For local models, structured output reliability varies widely. Smaller models (7B) frequently break schema constraints. Two mitigations: use function calling when available (the grammar-constrained decoding in llama.cpp and vLLM enforces schemas at the token level), or use a lenient parser that extracts JSON from mixed text output.

Schema Design Tips#

Keep schemas flat. Deeply nested objects increase the chance of malformed output. If you need nested data, consider splitting into multiple LLM calls.

Use enums liberally. "severity": {"enum": ["critical", "high", "medium", "low"]} is far more reliable than "severity": {"type": "string"} with a prompt instruction to use one of four values.

Make descriptions work double duty.
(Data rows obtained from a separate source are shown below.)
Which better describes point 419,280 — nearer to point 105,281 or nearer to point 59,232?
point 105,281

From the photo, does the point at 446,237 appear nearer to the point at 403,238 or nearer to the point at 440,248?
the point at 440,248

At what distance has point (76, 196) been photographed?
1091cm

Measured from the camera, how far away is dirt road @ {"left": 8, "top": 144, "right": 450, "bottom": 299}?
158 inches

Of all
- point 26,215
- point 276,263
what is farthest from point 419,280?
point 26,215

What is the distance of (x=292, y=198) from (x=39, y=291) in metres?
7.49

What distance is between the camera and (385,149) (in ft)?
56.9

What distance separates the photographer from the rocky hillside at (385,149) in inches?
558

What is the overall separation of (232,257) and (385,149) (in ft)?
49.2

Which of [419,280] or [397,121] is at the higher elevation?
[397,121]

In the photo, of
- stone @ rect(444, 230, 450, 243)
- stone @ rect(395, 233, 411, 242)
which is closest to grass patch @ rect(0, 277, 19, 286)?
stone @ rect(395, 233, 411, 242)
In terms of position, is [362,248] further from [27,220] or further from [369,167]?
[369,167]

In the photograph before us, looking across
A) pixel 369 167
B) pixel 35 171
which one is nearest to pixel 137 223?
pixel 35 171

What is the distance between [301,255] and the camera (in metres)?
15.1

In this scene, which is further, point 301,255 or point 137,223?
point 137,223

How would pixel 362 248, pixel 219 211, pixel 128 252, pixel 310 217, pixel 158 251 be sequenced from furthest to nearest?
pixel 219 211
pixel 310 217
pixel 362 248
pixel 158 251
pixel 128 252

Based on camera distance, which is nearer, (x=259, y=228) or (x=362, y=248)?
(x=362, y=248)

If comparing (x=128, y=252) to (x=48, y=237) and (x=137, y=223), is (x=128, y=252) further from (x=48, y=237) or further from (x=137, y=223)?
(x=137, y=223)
The description field in your schema is part of the prompt the model sees. Use it to clarify edge cases: "actionable": {"type": "boolean", "description": "True if a developer should take action. False for informational-only or expected errors."}.

Avoid optional fields when possible. Optional fields create ambiguity – did the model skip the field because it is not applicable, or because it forgot? Use explicit null values or sentinel strings like "not_applicable" so you can distinguish intentional omission from accidental omission.